Written by Subject: Privacy Rights

Recently, The Economist reported that Chase Bank closed the accounts of hundreds of porn stars.

Among them was blond bombshell Teagan Presley, star of Just Over 18 #10 and more than 70 other porn videos. Chase informed her it had closed her account because she was prominent in the "adult" business.

Teagan Presley's loss of banking privileges is an example of a much larger trend. It's called "de-risking," the decision by a bank or other financial institution to end a relationship with a customer to avoid possible embarrassment or, worse, government witch-hunts.

In the last few months, US banks have closed down tens of thousands of accounts of "politically incorrect" customers. They include gun sellers, coin dealers, fireworks suppliers, dating services, US citizens living abroad, Muslim students, money services businesses, diplomats from third-world countries, and, yes, porn stars like Teagan Presley.

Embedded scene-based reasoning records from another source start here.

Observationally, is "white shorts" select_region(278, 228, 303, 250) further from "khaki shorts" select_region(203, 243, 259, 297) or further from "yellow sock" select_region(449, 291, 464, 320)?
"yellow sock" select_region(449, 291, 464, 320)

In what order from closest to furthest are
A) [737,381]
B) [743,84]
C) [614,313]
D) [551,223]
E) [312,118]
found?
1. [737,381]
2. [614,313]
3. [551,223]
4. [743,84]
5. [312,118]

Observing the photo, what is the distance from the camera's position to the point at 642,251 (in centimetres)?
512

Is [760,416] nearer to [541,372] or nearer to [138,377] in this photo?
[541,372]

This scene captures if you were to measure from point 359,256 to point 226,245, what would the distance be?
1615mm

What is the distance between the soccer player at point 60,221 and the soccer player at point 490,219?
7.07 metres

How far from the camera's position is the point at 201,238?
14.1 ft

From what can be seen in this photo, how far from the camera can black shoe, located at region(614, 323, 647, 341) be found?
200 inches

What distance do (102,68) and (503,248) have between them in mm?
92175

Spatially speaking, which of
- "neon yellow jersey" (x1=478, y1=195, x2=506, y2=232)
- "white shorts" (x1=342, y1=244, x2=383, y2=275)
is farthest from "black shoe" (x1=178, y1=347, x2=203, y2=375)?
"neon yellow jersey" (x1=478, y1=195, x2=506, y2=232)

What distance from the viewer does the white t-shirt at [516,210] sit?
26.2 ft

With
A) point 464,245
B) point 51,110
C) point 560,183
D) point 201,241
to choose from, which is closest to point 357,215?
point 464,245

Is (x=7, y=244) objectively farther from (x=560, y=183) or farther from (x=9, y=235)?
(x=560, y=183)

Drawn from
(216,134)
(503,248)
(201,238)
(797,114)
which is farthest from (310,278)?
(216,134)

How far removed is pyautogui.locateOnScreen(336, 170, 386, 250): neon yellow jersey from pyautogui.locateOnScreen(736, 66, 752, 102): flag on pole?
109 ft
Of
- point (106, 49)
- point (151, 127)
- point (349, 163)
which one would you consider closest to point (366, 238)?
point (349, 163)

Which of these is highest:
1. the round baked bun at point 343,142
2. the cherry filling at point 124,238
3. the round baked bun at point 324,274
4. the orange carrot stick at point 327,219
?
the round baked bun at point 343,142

It's not really surprising that US banks are de-risking as fast as they can. They must follow strict "know your customer" rules and also report an ever-larger list of supposed "suspicious transactions" to a secretive Treasury bureau called the "Financial Crimes Enforcement Network," or FinCEN.

If a bank perceives a customer as "high risk," it's safer to close their account than to possibly face stiff fines and even criminal prosecution. And Congress keeps passing new laws requiring ever-greater levels of surveillance over our financial transactions. Is it really a surprise that a growing number of banks refuse to provide banking services to a growing number of categories of customers?

FinCEN doesn't like this trend, because when people or companies don't use regulated financial institutions like banks, their transactions become less visible. As FinCEN director Jennifer Calvery put it in an August 12 speech:

[J]ust because a particular customer may be considered high risk does not mean that it is "unbankable" and it certainly does not make an entire category of customer unbankable….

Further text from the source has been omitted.